In this study, we evaluated multiple machine learning models on an energy consumption dataset. Our results show that XGBoost achieved the best predictive performance, as indicated by the lowest Mean Absolute Error (MAE) and Mean Squared Error (MSE), while Support Vector Machine (SVM) performed the worst. To further understand the differences in these models’ predictions, we applied SHAP (Shapley Additive exPlanations). SHAP analysis revealed that the same features influenced XGBoost and SVM differently, contributing to the varying prediction outcomes.
For paper and coding: https://github.com/belsguidetotech/Explainable_AI_for_Reliable_Energy_Consumption_Forecast
To predict power consumption and understand how it works, we start from data preparation. And then we use five machine learning methods to predict power consumption to get the best prediction result. Finally, to uncover why algorithm works, we use SHAPLEY to explore the underlying principles of each modelling method.
XGBoost has the best accuracy, while SVM is the poorest.
To find out why XG Boost and SVM have different results predicting the same data set with the same features, we use SHAPLEY values and visualizations as below to understand the contribution of each feature to the model’s prediction. Bar Plot shows the importance of features by the mean absolute SHAP value for each feature. The influence of the feature is increased as the bar becomes higher. The most important features of XG Boost and SVM are different. For XG Boost, rolling_mean_t168, rolling_mean_t48, and dayofyear are the top3 features that contribute the most. While for SVM, the most important 3 features are rolling_mean_t168, dayofyear and rolling_mean_t62. Waterfall Plot provides a clear explanation of which features are the most important for a given prediction. The features of pushing the prediction higher or lower than the baseline are different. For XG Boost, dayofyear pushes the prediction lower. While for SVM, dayofyear pushes the prediction higher.

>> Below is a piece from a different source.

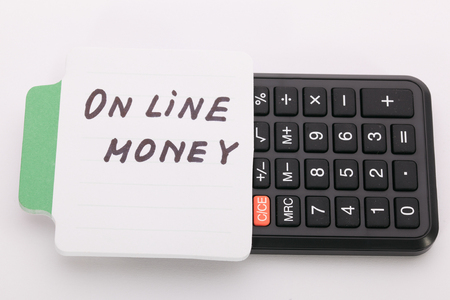 motivator: Concept write - On line money. Sign lays on calculator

In this study, we compared the predictive performance of several machine learning algorithms for power consumption forecasting. As indicated by the Mean Absolute Error (MAE) and Mean Squared Error (MSE), XGBoost demonstrated the highest accuracy, while Support Vector Machine (SVM) had the lowest predictive performance. This discrepancy can be further explained through SHAP (SHapley Additive exPlanations), which reveals that the same feature contributes differently to each model’s predictions. The variance in feature importance across models highlights that each algorithm processes the data in unique ways, leading to variations in prediction outcomes.